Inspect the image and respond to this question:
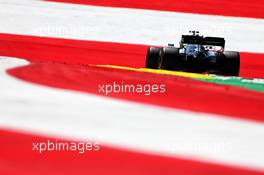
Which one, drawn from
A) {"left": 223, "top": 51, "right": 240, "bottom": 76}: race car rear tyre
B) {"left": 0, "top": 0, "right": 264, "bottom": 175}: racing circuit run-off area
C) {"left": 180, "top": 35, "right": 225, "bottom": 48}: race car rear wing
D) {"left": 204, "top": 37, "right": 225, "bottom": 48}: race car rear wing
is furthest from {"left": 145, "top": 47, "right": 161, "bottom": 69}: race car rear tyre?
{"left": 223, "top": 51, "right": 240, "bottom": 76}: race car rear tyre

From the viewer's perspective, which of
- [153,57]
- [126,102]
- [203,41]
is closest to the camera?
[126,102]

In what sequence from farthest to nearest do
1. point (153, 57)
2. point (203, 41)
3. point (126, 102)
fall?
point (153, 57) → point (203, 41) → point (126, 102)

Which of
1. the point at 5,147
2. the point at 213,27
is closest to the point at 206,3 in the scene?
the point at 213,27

==

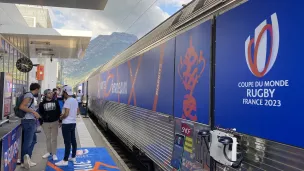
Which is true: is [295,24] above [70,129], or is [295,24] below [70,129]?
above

→ Exercise requirements: Switch "rear wing" to "rear spoiler" in the stretch of items from the line containing "Inspect the image" through the line containing "point (153, 57) →", keeping everything else unchanged and leaving out the pictures.

→ Solution:
Inspect the image and respond to this question:
Which one, drawn from
A) {"left": 223, "top": 51, "right": 240, "bottom": 76}: race car rear tyre
B) {"left": 0, "top": 0, "right": 264, "bottom": 175}: racing circuit run-off area
C) {"left": 180, "top": 35, "right": 225, "bottom": 48}: race car rear spoiler
D) {"left": 204, "top": 37, "right": 225, "bottom": 48}: race car rear spoiler
is furthest from {"left": 145, "top": 47, "right": 161, "bottom": 69}: race car rear tyre?
{"left": 223, "top": 51, "right": 240, "bottom": 76}: race car rear tyre

From the viewer's perspective, which of
- [153,57]
- [126,102]
- [203,41]
is closest to the camera?
[126,102]

In what sequence from farthest to nearest do
1. point (153, 57)
2. point (203, 41)
3. point (126, 102)
fall?
point (153, 57) → point (203, 41) → point (126, 102)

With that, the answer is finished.